/---
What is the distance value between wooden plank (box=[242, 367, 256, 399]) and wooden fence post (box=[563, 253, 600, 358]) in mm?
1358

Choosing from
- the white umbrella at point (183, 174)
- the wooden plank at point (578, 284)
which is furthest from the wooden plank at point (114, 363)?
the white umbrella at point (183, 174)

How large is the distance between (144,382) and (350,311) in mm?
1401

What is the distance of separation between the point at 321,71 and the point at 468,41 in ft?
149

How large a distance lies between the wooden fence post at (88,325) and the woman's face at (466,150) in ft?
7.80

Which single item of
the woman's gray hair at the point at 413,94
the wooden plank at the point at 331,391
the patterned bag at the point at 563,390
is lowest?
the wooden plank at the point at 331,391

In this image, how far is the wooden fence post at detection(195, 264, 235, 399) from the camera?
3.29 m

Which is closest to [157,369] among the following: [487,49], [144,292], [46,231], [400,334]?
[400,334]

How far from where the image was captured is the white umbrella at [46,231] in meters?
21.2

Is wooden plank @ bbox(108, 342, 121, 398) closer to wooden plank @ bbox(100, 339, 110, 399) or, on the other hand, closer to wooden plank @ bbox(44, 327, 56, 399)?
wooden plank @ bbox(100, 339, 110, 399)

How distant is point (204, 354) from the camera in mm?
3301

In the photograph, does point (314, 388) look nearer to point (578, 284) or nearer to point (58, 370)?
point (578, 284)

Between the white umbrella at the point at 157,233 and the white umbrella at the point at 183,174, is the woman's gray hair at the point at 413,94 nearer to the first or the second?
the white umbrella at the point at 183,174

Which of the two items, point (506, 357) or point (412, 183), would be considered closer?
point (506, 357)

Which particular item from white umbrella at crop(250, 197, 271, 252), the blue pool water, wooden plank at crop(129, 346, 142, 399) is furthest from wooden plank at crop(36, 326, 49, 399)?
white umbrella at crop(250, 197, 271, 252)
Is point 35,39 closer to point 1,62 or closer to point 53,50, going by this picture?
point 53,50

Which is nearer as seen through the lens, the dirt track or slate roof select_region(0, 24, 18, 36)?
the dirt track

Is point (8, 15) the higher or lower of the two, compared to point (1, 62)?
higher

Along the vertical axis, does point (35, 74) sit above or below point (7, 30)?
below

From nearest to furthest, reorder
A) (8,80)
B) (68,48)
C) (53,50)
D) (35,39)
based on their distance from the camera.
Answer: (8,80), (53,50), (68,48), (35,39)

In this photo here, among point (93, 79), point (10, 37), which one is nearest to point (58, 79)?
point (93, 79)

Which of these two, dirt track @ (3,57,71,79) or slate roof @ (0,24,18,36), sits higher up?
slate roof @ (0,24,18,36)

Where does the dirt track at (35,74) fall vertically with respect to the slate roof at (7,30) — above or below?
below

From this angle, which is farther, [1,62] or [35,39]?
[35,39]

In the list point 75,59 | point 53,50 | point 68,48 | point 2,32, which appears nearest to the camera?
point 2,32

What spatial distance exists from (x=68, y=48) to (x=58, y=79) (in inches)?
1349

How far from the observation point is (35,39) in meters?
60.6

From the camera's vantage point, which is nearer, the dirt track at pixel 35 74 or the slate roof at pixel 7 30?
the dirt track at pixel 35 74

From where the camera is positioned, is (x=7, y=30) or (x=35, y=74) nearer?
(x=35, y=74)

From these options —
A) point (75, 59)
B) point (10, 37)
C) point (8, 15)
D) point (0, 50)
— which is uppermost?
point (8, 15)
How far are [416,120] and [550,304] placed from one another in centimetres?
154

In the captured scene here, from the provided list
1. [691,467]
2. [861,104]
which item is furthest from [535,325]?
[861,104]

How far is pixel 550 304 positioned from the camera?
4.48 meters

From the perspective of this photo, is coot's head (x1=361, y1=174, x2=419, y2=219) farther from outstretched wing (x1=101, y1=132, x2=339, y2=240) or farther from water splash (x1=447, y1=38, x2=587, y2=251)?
\---
§ Stated problem
Reproduce the complete set of lines precisely as supplied.

§ Solution to this exercise
What is the distance value between wooden plank (box=[242, 367, 256, 399]) and wooden fence post (box=[563, 253, 600, 358]) in mm?
1358

Choosing from
- the white umbrella at point (183, 174)
- the wooden plank at point (578, 284)
which is furthest from the wooden plank at point (114, 363)?
the white umbrella at point (183, 174)

How large is the distance between (144,382) and (350,311) in mm?
1401

What is the distance of separation between the point at 321,71 and the point at 468,41 in ft?
149

How large a distance lies between the wooden fence post at (88,325) and the woman's face at (466,150) in ft?
7.80

Which single item of
the woman's gray hair at the point at 413,94
the wooden plank at the point at 331,391
the patterned bag at the point at 563,390
is lowest?
the wooden plank at the point at 331,391

In this image, how far is the wooden fence post at detection(195, 264, 235, 399) from the camera?
3.29 m

Which is closest to [157,369] among the following: [487,49], [144,292], [46,231], [400,334]?
[400,334]

How far from where the image was captured is the white umbrella at [46,231] in meters?
21.2

Is wooden plank @ bbox(108, 342, 121, 398) closer to wooden plank @ bbox(100, 339, 110, 399) or, on the other hand, closer to wooden plank @ bbox(44, 327, 56, 399)?
wooden plank @ bbox(100, 339, 110, 399)

How distant is point (204, 354) from the camera in mm?
3301

In the photograph, does point (314, 388) look nearer to point (578, 284) or nearer to point (58, 370)?
point (578, 284)

Between the white umbrella at the point at 157,233 and the white umbrella at the point at 183,174, is the woman's gray hair at the point at 413,94 nearer to the first or the second?
the white umbrella at the point at 183,174

Which of the two items, point (506, 357) or point (412, 183), would be considered closer?
point (506, 357)

Which particular item from white umbrella at crop(250, 197, 271, 252), the blue pool water, wooden plank at crop(129, 346, 142, 399) is furthest from wooden plank at crop(36, 326, 49, 399)?
white umbrella at crop(250, 197, 271, 252)
Is point 35,39 closer to point 1,62 or closer to point 53,50, going by this picture?
point 53,50

Which is nearer as seen through the lens, the dirt track or slate roof select_region(0, 24, 18, 36)?
the dirt track

Is point (8, 15) the higher or lower of the two, compared to point (1, 62)?
higher

Along the vertical axis, does point (35, 74) sit above or below point (7, 30)?
below

From nearest to furthest, reorder
A) (8,80)
B) (68,48)
C) (53,50)
D) (35,39)
based on their distance from the camera.
Answer: (8,80), (53,50), (68,48), (35,39)

In this photo here, among point (93, 79), point (10, 37), which one is nearest to point (58, 79)?
point (93, 79)

Which of these two, dirt track @ (3,57,71,79) or slate roof @ (0,24,18,36), sits higher up?
slate roof @ (0,24,18,36)

Where does the dirt track at (35,74) fall vertically with respect to the slate roof at (7,30) — above or below?
below

From this angle, which is farther, [1,62] or [35,39]?
[35,39]

In the list point 75,59 | point 53,50 | point 68,48 | point 2,32, which appears nearest to the camera?
point 2,32

What spatial distance exists from (x=68, y=48) to (x=58, y=79) (in inches)?
1349

How far from the observation point is (35,39) in meters?
60.6

From the camera's vantage point, which is nearer, the dirt track at pixel 35 74 or the slate roof at pixel 7 30?
the dirt track at pixel 35 74

From where the camera is positioned, is (x=7, y=30) or (x=35, y=74) nearer?
(x=35, y=74)

From these options —
A) point (75, 59)
B) point (10, 37)
C) point (8, 15)
D) point (0, 50)
— which is uppermost?
point (8, 15)
How far are [416,120] and [550,304] placed from one another in centimetres?
154

In the captured scene here, from the provided list
1. [691,467]
2. [861,104]
which item is furthest from [535,325]?
[861,104]

How far is pixel 550 304 positioned from the camera?
4.48 meters

From the perspective of this photo, is coot's head (x1=361, y1=174, x2=419, y2=219) farther from outstretched wing (x1=101, y1=132, x2=339, y2=240) or farther from water splash (x1=447, y1=38, x2=587, y2=251)?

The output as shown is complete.